In Russia, in the period from the 1530s to 1540s, Metropolitan Makariy/Macarius of Moscow supervised the compilation of a series of twelve books known as the Великие Четьи-Минеи (Velikiye Chet’yi-Minei), The Great Menaion Reader, or Great Monthly Reader. It contains lives of saints for each day of every month (thus the twelve volumes), as well as other ecclesiastical writings. It is said that Makariy even consulted the exiled Maxim the Greek and included some of his writings in it, but still refused to pardon him for his supposed “heresy.” But for our purposes here, its significance is that all of these newly-collected saints’ lives contributed to the rise in Russia in the latter half of the 1500s of the type of icon called a минея/mineya — an icon depicting the saints and major festivals for any given month of the year. So there is the term икона-минея/ikona mineya — a “month icon.” It is also called месячные святцы/mesyachnuie svatsui — “monthly saints.”
A complete set comprises twelve icons. In English, you will often see such an icon listed under the term menaion, from the Greek μηναῖον/menaion, meaning loosely “monthly.” Sometimes more than one month was included on the same panel. When an icon depicts the saints for the whole year on a single panel, it is called a минея годовая/mineya godovaya — meaning “year mineya” — that is, a year icon.
There are so many saints commemorated in each month that it would be difficult to fit them all onto a panel, so usually “month” icons show only major saints — and not always exactly the same saints from set to set. Also, because painting such a set of twelve icons with the saints for each day as well as church festivals was a great amount of work, not all such icons were carefully painted, and many were done not only in a hurried fashion but also often in a limited color palette instead of using the colors for each saint’s garments as listed in the painters’ manuals.
“Month” icons were primarily used in churches, where the icon for the present month could be put out on an icon stand (analoy) for all to see.
Most “month” icons depicted only saints and other festal commemorations, leaving out the many so-called “wonderworking” icons of Mary that also have their days of commemoration. Some, however, included them. One may find “year” icons with an entire border of “wonderworking” icons of Mary.
Here is an example of a rather well-painted “month” icon for December:
Now if we compare it to another December icon, we see something rather odd:

It is in the middle of the third row down:
There it is: an icon of the Resurrection, painted in a simple manner. It was not in the first example, so why is it in the second?
Now as you know, the Resurrection of Jesus is not celebrated in December. It is a moveable feast that comes either in April or early in May, depending on the year.
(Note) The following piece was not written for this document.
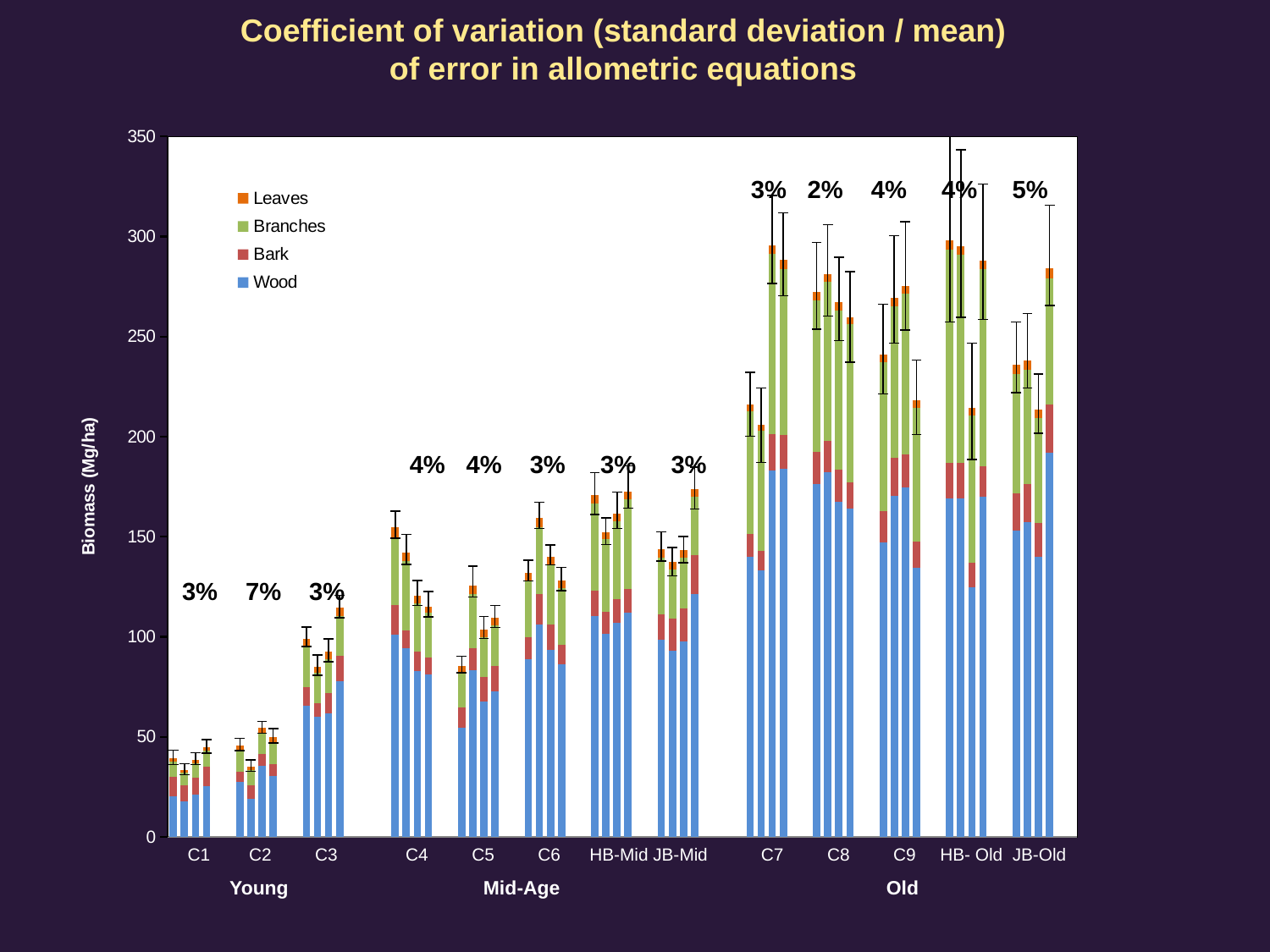
What kind of chart is shown on the slide? bar chart What is the title of the y axis? Biomass (Mg/ha) What coefficient of variation percentage is printed above the JB-Old group? 5% Which site group has the highest coefficient of variation percentage printed above it? C2 Is the biomass of the tallest bar in the C1 group greater or less than 50? less How many site categories are labelled along the x axis? 13 What coefficient of variation percentage is printed above the C8 group? 2% What coefficient of variation percentage is printed above the C2 group? 7% How many series does the legend list? 4 Is the biomass of the tallest bar in the C7 group greater or less than 250? greater Which group has taller biomass bars, C1 or C3? C3 Which site group has the lowest coefficient of variation percentage printed above it? C8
I never paid much attention to this oddity, which is found not only in this icon but in many “month” icons, until a reader in Italy pointed it out to me. Some “month” icons depict the Resurrection not only in April or May, but in other months as widely separated as January and August. It does not mean, however, that the commemoration of the Resurrection is actually in that particularly month, but rather it was just something icon painters at times would add to a month icon, though really it had no place in the calendar for that month.
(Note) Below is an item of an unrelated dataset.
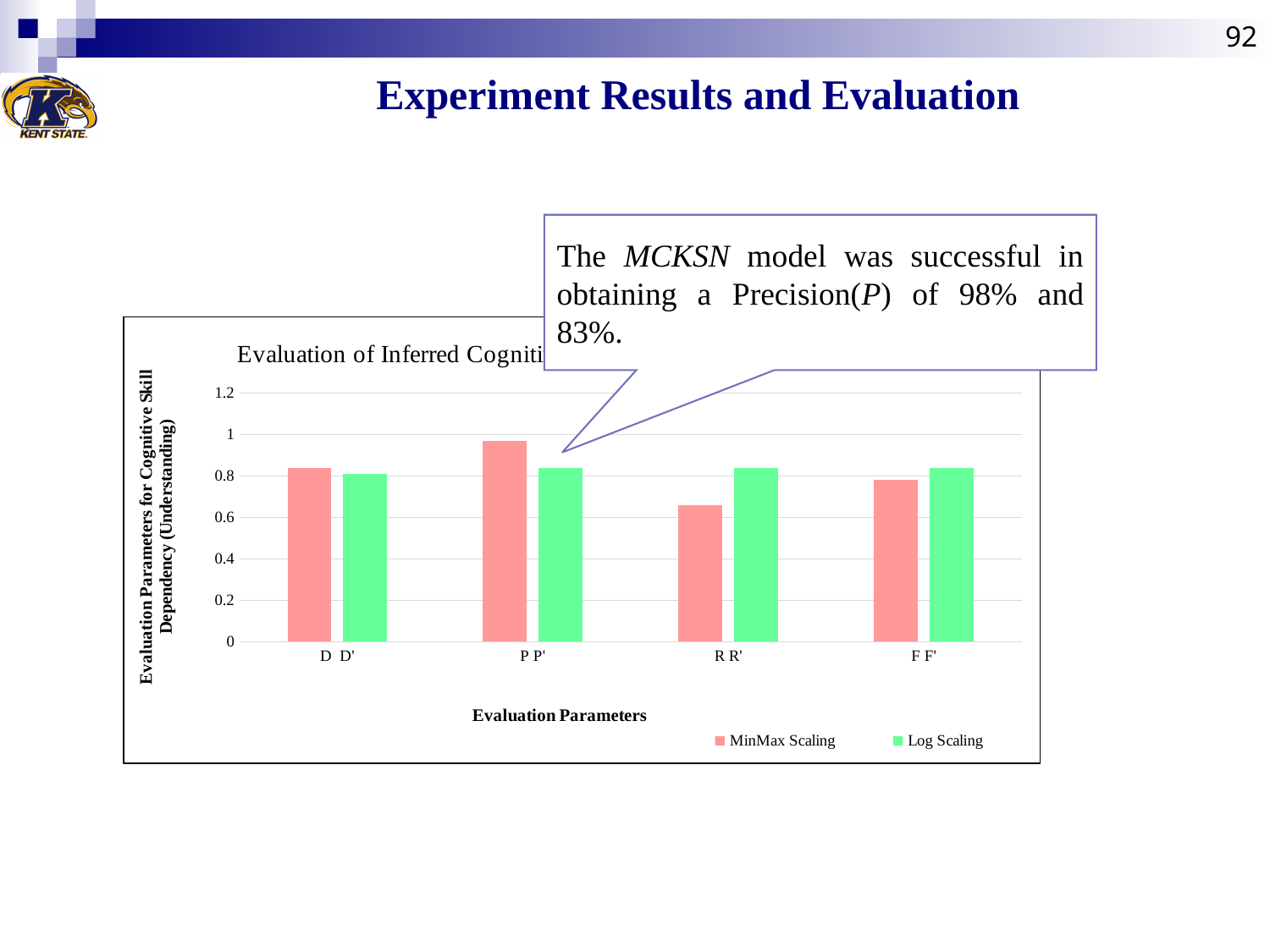
Is the MinMax Scaling value for R R' greater or less than 0.8? less How many categories are shown on the x axis of the chart? 4 For which category is the MinMax Scaling bar the lowest? R R' For the category P P', which series has the larger value, MinMax Scaling or Log Scaling? MinMax Scaling For the category R R', which series has the larger value, MinMax Scaling or Log Scaling? Log Scaling Is the MinMax Scaling value for R R' greater or less than 0.6? greater Is the MinMax Scaling value for P P' greater or less than 0.8? greater For which category is the MinMax Scaling bar the highest? P P' How many series does the chart's legend list? 2 Which series are listed in the chart's legend? MinMax Scaling and Log Scaling What is the title of the x axis of the chart? Evaluation Parameters What kind of chart is shown on the slide? bar chart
Sometimes the Resurrection is depicted in the middle of the top row in a “month” icon, as in this one for February, which interestingly shows it in the “Western” form of Jesus above his empty tomb:
At other times, a Resurrection image is placed right in the center of the icon, as in this example for the month of May:

Here is an example in which the Resurrection is placed at the top, above the rows of saints for the month of December:

Here it is:
So, don’t be surprised if you find a depiction of the Resurrection in a “month” icon where it does not calendrically belong. It is just another of those peculiar things about Russian icons.